# WHAT NEEDS TO BE DONE
Reproduce the lines of the data entries below verbatim, beginning with the line that contains "Is the metal" and continuing through the line that contains "952 centimetres", with both of those lines included.

(Data entries)
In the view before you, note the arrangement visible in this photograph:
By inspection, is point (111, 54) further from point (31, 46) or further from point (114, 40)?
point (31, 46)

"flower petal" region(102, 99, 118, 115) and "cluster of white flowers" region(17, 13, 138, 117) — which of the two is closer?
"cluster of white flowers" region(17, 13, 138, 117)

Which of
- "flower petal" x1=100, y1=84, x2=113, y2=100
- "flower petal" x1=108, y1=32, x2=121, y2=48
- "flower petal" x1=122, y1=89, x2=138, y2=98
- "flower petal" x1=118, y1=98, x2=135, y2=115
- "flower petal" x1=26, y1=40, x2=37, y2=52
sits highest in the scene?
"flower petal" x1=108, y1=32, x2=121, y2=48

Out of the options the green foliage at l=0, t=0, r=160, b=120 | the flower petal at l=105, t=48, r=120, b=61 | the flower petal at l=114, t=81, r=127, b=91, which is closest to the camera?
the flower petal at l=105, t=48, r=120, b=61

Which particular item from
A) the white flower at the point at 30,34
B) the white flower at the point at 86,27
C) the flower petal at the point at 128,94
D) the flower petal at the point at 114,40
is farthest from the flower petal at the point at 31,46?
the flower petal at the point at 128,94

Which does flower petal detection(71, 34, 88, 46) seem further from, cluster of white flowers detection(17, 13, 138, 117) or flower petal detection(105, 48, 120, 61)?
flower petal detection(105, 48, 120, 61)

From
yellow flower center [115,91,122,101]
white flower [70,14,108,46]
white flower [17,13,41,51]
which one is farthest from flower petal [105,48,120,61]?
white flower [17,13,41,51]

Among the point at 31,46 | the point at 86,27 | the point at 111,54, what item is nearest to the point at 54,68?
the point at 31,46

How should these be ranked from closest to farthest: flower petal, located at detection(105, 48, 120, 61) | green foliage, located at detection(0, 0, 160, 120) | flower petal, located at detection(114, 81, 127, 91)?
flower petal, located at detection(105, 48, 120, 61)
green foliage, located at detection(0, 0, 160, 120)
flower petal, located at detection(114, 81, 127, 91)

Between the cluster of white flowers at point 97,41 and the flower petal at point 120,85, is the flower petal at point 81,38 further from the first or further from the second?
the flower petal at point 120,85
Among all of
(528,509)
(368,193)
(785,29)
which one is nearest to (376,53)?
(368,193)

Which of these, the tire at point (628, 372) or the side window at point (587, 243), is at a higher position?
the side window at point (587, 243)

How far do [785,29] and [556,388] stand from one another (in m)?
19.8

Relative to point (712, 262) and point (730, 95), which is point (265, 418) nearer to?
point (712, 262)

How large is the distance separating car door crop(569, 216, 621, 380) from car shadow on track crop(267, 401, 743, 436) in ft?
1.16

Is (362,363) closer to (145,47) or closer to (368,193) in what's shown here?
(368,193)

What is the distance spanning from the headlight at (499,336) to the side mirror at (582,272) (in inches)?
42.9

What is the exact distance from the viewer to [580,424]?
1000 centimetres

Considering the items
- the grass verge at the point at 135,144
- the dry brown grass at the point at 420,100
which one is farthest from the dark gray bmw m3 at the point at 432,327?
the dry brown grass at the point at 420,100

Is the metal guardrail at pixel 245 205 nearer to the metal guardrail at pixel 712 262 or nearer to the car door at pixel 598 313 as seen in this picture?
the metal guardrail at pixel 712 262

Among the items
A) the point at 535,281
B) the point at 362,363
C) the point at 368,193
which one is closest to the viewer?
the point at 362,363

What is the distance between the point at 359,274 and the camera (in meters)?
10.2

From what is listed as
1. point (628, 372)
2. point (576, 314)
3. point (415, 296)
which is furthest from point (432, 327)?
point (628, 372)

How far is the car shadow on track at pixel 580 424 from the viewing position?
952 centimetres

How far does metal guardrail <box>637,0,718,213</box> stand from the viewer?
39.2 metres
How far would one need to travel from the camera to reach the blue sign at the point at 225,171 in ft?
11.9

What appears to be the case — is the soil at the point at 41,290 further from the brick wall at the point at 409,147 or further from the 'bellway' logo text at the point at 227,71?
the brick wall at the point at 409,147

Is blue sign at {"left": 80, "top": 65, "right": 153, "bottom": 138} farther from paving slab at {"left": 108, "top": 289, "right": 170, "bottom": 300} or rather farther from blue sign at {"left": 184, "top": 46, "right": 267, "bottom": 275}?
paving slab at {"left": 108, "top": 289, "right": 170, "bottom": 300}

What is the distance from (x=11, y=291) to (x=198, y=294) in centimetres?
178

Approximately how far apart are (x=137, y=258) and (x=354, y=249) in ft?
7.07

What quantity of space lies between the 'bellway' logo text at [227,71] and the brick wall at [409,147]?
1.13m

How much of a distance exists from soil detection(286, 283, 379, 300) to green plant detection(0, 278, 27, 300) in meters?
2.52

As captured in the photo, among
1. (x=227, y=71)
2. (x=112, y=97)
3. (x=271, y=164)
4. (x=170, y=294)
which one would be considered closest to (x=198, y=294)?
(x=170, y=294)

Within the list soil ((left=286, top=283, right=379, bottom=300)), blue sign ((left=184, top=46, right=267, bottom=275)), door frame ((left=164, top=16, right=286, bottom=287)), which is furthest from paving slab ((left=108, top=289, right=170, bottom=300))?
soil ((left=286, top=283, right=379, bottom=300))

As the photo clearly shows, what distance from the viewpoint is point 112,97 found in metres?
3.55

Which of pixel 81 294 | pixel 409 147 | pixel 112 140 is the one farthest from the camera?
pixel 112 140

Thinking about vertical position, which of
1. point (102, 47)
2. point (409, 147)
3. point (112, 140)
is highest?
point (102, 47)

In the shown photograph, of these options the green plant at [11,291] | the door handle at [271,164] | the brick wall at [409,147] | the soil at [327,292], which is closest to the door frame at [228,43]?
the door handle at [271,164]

# PROBLEM SOLUTION
Is the metal guardrail at pixel 245 205 nearer to the metal guardrail at pixel 712 262 or nearer to the car door at pixel 598 313 as seen in this picture?
the metal guardrail at pixel 712 262

Among the items
A) the point at 535,281
B) the point at 362,363
C) the point at 368,193
which one is closest to the viewer?
the point at 362,363

What is the distance between the point at 359,274 and the camera (in meters)?
10.2

From what is listed as
1. point (628, 372)
2. point (576, 314)
3. point (415, 296)
which is furthest from point (432, 327)?
point (628, 372)

How far is the car shadow on track at pixel 580 424 from the viewing position?
952 centimetres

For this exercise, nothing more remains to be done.